Infrastructure Engineer III

Date: Apr 15, 2024

Location: LAKE FOREST, IL, US, 60045-5202

Company: Grainger Businesses

About Grainger:

Grainger is a broad line distributor with operations in North America, Japan and the United Kingdom. We achieve our purpose, We Keep the World Working®, by serving more than 4.5 million customers with multiple products that keep their operations running and their people safe. Grainger also delivers services and solutions, such as technical support and inventory management, to save customers time and money.

We're looking for passionate people who can move our company forward. As one of the 100 Best Companies to Work For, we have a welcoming workplace where you can build a career for yourself while fulfilling our purpose to keep the world working. We embrace new ways of thinking and recognize everyone is an individual. Find your way with Grainger today.

Position Details:

The Infrastructure Engineer specializes in managing AWS-hosted Kubernetes (K8s) platforms engineered primarily for machine learning (ML) training, experimentation, and serving. You are tasked with ensuring a robust and scalable infrastructure that supports advanced ML workloads. Additionally, you will be responsible for the implementation and management of our monitoring ecosystem using Grafana, Loki, Prometheus, and Thanos, as well as maintaining continuous deployment via GitOps best practices with ArgoCD and Flux.

They build, test, implement, configure, tune and support the Kubernetes  infrastructure in the Cloud, including server platforms, storage systems, middleware infrastructure, network, and client technologies.

They pursue the physical design, implementation, and support of major automation solutions in a multiplatform environment, make recommendations for improved usability of automated tools, and identify opportunities for increased adoption of orchestration technologies.

At Grainger, our team members have an opportunity to work in one of the largest SAP-centric and complex, 24x7, E-commerce environments and gain knowledge and experience with many SAP and other application modules running on-prem and in the Cloud. Our Machine Learning Operations team is seeking an experienced Platform or Site Reliability Engineer to support the ML Platform.

 

You Will:

  • Maintain and optimize Kubernetes clusters on AWS tailored for ML workloads, ensuring they are optimized for high-performance computing tasks such as training and serving ML models.
  • Deploy and manage monitoring tools including Grafana, Loki, Prometheus, and Thanos to ensure system health and performance visibility.
  • Maintain continuous deployment systems using ArgoCD and Flux, implementing GitOps workflows for operational efficiency.
  • Develop comprehensive documentation, user guides, and tutorials specifically tailored for ML practitioners utilizing the K8s platform.
  • Deliver training sessions and workshops for a diverse userbase, enhancing their ability to use the Kubernetes platform and associated tooling effectively.
  • Collaborate closely with development teams to enhance CI/CD pipelines and implement cloud-native solutions.
  • Actively manage Kubernetes resources including networking, storage, and security configurations.
  • Evaluate and implement updates within the Kubernetes ecosystem, applying best practices to maintain and enhance platform robustness.

 

You Have:

 

  • Bachelor’s degree in information technology, computer science, or related field.
  • 4+ years’ experience with Kubernetes.
    • 4+ years’ experience with Prometheus is a plus.
    • 2+ years’ experience with GitOps practices is a plus.
  • Must be self-motivated with strong team, interpersonal and communication skills (both verbal and written), and maintain a positive attitude. Moderate autonomy, usually supervised depending on the project being worked on.
  • Strong problem-solving, analytical skills, debugging/resolution skills, and the ability to think algorithmically.
  • Solid understanding of mission-critical production environments, including the requirement for high availability and team-oriented 24x7 support capabilities.
  • Strong time management skills with the ability to prioritize multiple projects simultaneously in an Agile environment. 

Rewards and Benefits:

With benefits starting day one, Grainger is committed to your safety, health and wellbeing.

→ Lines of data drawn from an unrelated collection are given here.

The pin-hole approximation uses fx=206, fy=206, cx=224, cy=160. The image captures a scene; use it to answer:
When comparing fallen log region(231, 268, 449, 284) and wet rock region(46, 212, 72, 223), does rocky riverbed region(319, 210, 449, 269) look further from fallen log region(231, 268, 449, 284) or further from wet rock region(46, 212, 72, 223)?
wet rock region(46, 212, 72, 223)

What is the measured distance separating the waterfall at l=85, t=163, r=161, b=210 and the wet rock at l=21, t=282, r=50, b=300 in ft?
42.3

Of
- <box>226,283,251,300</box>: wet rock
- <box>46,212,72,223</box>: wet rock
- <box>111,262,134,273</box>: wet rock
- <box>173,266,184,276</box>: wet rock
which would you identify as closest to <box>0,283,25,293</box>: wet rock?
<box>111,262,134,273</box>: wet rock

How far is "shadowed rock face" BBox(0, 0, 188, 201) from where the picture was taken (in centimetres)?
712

Our programs provide choice and flexibility to meet our team members' individual needs. Check out some of the rewards available to you at Grainger.

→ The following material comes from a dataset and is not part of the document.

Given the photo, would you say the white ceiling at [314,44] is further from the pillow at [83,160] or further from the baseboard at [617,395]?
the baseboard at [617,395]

  • Medical, dental, vision, and life insurance plans
  • Paid time off (PTO) and 6 company holidays per year
  • Automatic 6% 401(k) company contribution each pay period
  • Employee discounts, parental leave, 3:1 match on donations and tuition reimbursement
  • A comprehensive set of emotional, financial, physical and social wellbeing programs

DEI Statement:

We are committed to equal employment opportunity regardless of race, color, ancestry, religion, sex, national origin, sexual orientation, age, citizenship, marital status, disability, gender, gender identity or expression, or veteran status. We are proud to be an equal opportunity workplace.